En definitiva, este año el Zinemaldia ha marcado las diferencias, ha sabido traer un cine importante, interesante y capaz de dejar huella, no solo como películas individuales sino como un conjunto de propuestas coherente y detrás del cual se reconoce un criterio. Y todo ello con el mismo equipo que hace dos años programó una edición que nos pareció desastrosa. Ante ello, podemos concluir: si una virtud tienen los actuales rectores del festival de San Sebastián es la capacidad para la autocrítica. La realidad y los cambios en su programación de una edición a otra indican, desde luego, una nula autocomplacencia y describen, en el último lustro, un camino virtuoso que recoge y confirma los buenos síntomas que ya percibimos en 2017.   

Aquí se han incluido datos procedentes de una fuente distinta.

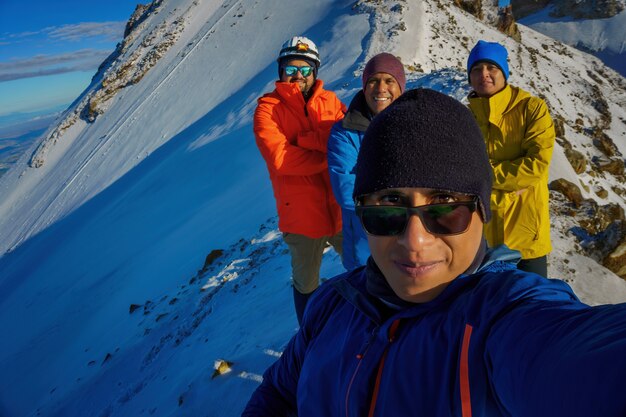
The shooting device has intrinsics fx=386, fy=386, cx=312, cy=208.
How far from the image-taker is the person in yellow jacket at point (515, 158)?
275 centimetres

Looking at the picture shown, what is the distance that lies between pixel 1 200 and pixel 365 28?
26880 millimetres

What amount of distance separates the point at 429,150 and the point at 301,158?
185cm

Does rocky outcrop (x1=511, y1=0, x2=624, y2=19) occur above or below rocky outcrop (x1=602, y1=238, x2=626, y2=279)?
above

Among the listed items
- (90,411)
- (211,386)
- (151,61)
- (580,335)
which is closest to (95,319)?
(90,411)

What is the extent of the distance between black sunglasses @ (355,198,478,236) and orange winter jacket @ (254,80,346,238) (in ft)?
5.84

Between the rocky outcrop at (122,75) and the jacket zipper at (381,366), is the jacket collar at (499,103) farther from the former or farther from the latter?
the rocky outcrop at (122,75)

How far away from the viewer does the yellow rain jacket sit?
2.74 m

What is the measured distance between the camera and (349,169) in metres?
2.50

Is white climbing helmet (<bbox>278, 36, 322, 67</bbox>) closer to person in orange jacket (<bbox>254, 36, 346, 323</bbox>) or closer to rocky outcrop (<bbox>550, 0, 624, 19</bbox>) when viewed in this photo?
person in orange jacket (<bbox>254, 36, 346, 323</bbox>)

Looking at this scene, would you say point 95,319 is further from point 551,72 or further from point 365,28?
point 551,72

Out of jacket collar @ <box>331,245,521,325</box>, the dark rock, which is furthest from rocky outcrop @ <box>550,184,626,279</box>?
jacket collar @ <box>331,245,521,325</box>

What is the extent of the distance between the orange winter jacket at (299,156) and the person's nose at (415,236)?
1.84 meters

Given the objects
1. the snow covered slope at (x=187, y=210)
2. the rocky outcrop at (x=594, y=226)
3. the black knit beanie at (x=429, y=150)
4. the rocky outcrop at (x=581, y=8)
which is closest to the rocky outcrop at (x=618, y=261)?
the rocky outcrop at (x=594, y=226)

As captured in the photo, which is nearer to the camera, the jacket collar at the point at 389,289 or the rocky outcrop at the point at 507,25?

Por todo ello, esta 66ª edición merece ser calificada al menos con un notable, y si no la elevamos al sobresaliente es quizá por pudor a un exceso encomiástico que pueda obviar algunas deficiencias en la organización, derivadas de una mejorable organización de los pases de prensa y de la lentitud de los métodos de acceso a las entradas de acreditados (cuestiones técnicas que, por otro lado, no rivalizan en importancia con la programación en sí misma) y, sobre todo, por el criterio, que sigue escapando a nuestra comprensión, para elegir las películas de apertura y clausura, sendos agujeros negros cuya pertinencia e interés comercial o de cualquier otro tipo (en el caso de la película de apertura, El amor menos pensado, era una obra que además llevaba dos meses en cartelera en su país de origen) resulta, como mínimo, dudoso. 

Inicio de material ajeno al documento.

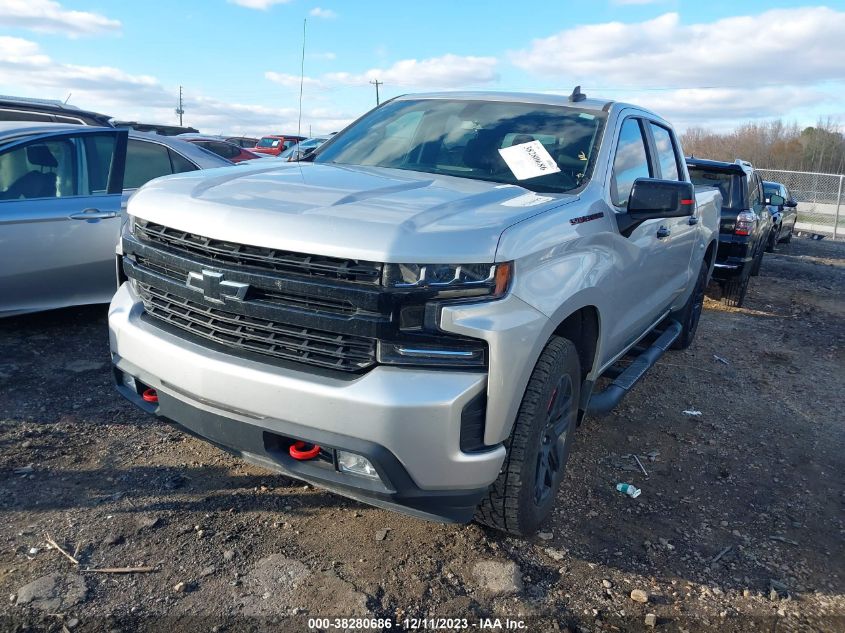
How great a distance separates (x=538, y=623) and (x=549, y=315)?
113 cm

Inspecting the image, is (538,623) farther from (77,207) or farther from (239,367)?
(77,207)

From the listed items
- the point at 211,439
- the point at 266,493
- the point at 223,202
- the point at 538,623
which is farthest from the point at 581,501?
the point at 223,202

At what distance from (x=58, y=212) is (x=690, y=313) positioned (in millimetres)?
5134

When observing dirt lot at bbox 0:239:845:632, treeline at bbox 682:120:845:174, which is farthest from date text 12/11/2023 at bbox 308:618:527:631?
treeline at bbox 682:120:845:174

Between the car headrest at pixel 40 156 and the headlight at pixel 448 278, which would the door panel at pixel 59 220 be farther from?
the headlight at pixel 448 278

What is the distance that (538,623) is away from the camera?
2578 millimetres

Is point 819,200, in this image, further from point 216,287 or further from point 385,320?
point 216,287

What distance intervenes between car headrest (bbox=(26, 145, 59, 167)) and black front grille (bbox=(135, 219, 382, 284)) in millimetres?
3001

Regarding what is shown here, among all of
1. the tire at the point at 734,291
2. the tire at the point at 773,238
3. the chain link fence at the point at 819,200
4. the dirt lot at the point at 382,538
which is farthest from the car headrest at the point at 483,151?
the chain link fence at the point at 819,200

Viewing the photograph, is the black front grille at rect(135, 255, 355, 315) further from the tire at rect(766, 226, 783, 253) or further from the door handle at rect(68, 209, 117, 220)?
the tire at rect(766, 226, 783, 253)

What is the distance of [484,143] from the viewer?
3758 millimetres

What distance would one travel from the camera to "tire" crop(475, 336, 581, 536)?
2678 mm

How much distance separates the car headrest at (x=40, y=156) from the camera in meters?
5.10

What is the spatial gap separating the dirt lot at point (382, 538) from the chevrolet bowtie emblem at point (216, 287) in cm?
106
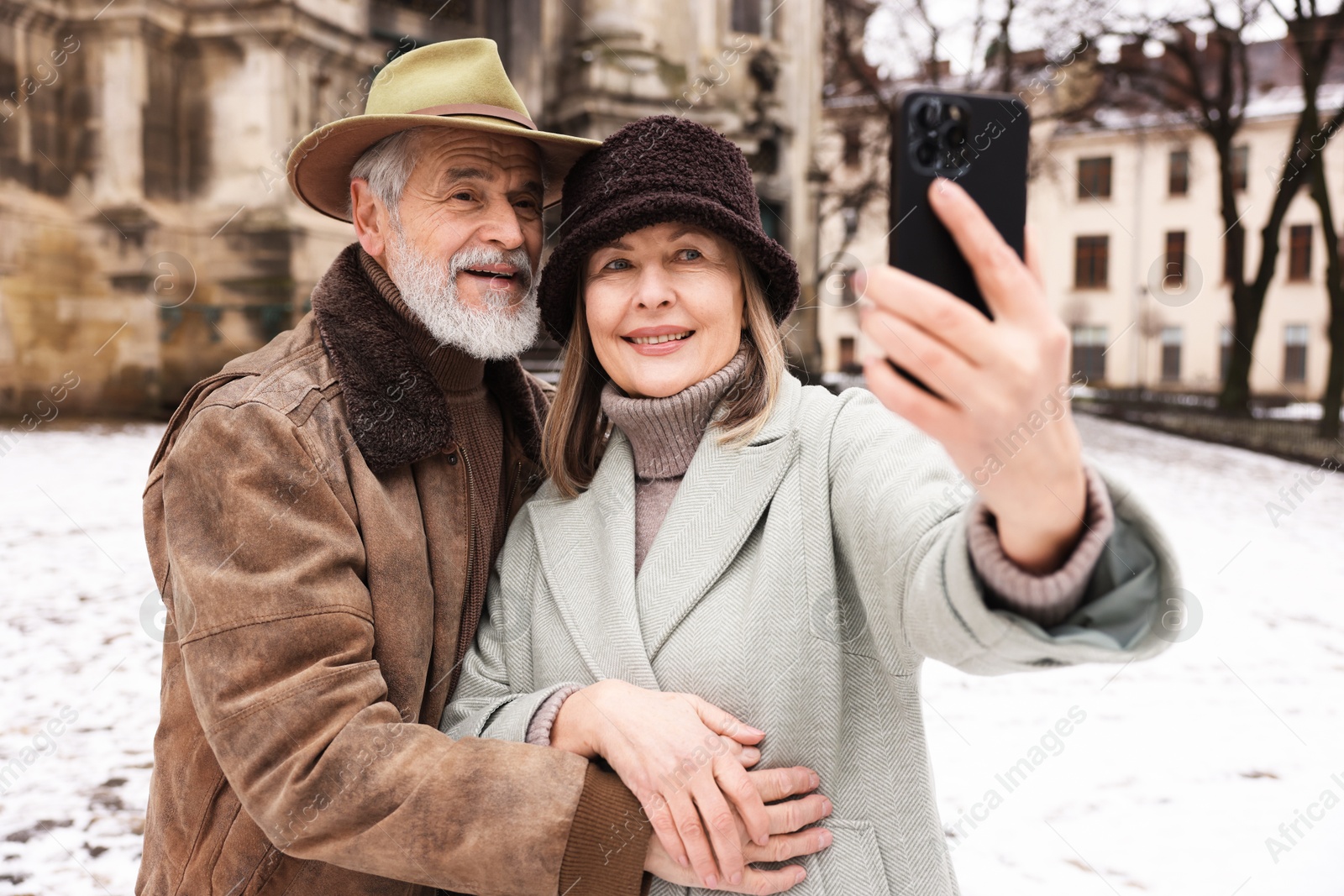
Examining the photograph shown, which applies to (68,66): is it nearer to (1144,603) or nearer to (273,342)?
(273,342)

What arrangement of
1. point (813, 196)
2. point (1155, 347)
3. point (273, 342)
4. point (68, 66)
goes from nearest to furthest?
point (273, 342) → point (68, 66) → point (813, 196) → point (1155, 347)

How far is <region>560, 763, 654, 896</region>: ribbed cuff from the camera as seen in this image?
1.88 m

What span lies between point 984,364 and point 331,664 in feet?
4.70

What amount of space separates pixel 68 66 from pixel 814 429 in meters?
14.0

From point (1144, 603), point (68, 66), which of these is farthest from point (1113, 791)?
point (68, 66)

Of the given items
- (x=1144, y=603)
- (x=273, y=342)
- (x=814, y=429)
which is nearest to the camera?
(x=1144, y=603)

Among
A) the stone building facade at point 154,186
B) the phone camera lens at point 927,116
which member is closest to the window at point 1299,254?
the stone building facade at point 154,186

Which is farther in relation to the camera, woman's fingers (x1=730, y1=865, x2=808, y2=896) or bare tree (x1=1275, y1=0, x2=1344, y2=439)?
bare tree (x1=1275, y1=0, x2=1344, y2=439)

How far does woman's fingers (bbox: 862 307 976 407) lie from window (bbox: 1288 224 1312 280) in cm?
4405

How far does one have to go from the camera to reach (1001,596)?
1.29 metres

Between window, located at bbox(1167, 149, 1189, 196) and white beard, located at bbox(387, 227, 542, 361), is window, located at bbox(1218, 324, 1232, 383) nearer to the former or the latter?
window, located at bbox(1167, 149, 1189, 196)

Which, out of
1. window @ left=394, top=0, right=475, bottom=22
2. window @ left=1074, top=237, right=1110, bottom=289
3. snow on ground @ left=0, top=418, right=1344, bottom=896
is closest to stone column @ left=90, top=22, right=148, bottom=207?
window @ left=394, top=0, right=475, bottom=22

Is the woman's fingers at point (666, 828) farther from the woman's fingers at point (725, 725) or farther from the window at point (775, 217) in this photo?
the window at point (775, 217)

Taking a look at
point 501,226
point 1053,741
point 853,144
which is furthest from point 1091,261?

A esta gran edición también ha contribuido el juicio del jurado oficial, que con la Concha de Oro a Isaki Lacuesta por Entre dos aguas, además de haber premiado a una obra gran relevancia cuyo recorrido comercial no se augura fácil, ha sabido dar el empujón necesario a un cineasta marcado últimamente por las dudas y por unas poco afortunadas (y no muy coherentes entre sí) incursiones en la ficción pura. Esperemos que esta decisión contribuya a la recuperación del gran realizador de no ficción que siempre ha sido. Por otro lado, los tres premios a Rojo de Benjamín Naishtat (mejor director, actor y fotografía) suponen un reconocimiento a un cineasta joven que, como dijo su protagonista Darío Grandinetti, "no había nacido en 1975 [año en el que transcurre la película] pero se interesó, investigó" para desarrollar un denso discurso sobre la miseria ética en la que se funda toda caída en una dictadura criminal, como fue el denominado Proceso de Reorganización Nacional que dio lugar a lo que se definió, sin ánimo hiperbólico, como "el Auchswitz argentino". Dos grandes películas vencedoras cuyas características y virtudes vehiculan la potente idea que, al fin, este festival ha adquirido sobre sí mismo.